Il serait sans doute excessif de prétendre qu’elle suffira à donner aux hommes la conscience de leur fraternité, à empêcher entre les nations tout conflit sanglant et à remplacer le règne de la force par celui du droit. Mais du moins elle aidera les peuples à se mieux connaître, à se fréquenter davantage, à se comprendre, à s’estimer et à se respecter. Elle pourra dissiper bien des préjugés et des malentendus qui les séparent, resserrer et multiplier entre eux des relations, non seulement d’intérêt, mais de sympathie, qui contribueront à affermir la concorde et la paix. « Nos devanciers ont créé la conscience familiale, la conscience de la cité, la conscience nationale. Il nous appartient de créer la conscience de l’humanité[1]. » Cette conscience de l’humanité, qui commence à se former et à se manifester, trouvera dans la L. I. un organe et un véhicule indispensables. Il dépend de chacun de nous de hâter cette grande réforme, qui marquera dans l’histoire de l’humanité une époque comparable à celle de l’invention de l’imprimerie, et qui contribuera puissamment aux progrès de la science et de la civilisation.

Louis Couturat,
Professeur à l’Université de Toulouse,
Délégué du Congrès international de Philosophie.
(Paris, août 1900.)
  1. Allocution de M. Boutroux, Président, à la séance d’ouverture du Congrès international de Philosophie, 1er août 1900. (Voir Revue de Métaphysique et de Morale, t. VIII, p. 510 ; et Bibliothèque du Congrès, t. I, p. xxi.)

§ Tâche courte 1:
Recopiez l'extrait donné en commençant par « (Paris, août 1900.) » et en allant jusqu'à « I, p. xxi.) ».
§ Tâche courte 2:
D'après l'extrait donné, à quelle invention est comparée l'époque que marquera cette grande réforme ?

§ Données fournies:

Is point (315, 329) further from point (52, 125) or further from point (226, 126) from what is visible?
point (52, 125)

§ Réponse complète 1:
(Paris, août 1900.)
  1. Allocution de M. Boutroux, Président, à la séance d’ouverture du Congrès international de Philosophie, 1er août 1900. (Voir Revue de Métaphysique et de Morale, t. VIII, p. 510 ; et Bibliothèque du Congrès, t. I, p. xxi.)

§ Réponse complète 2:
À l'invention de l'imprimerie.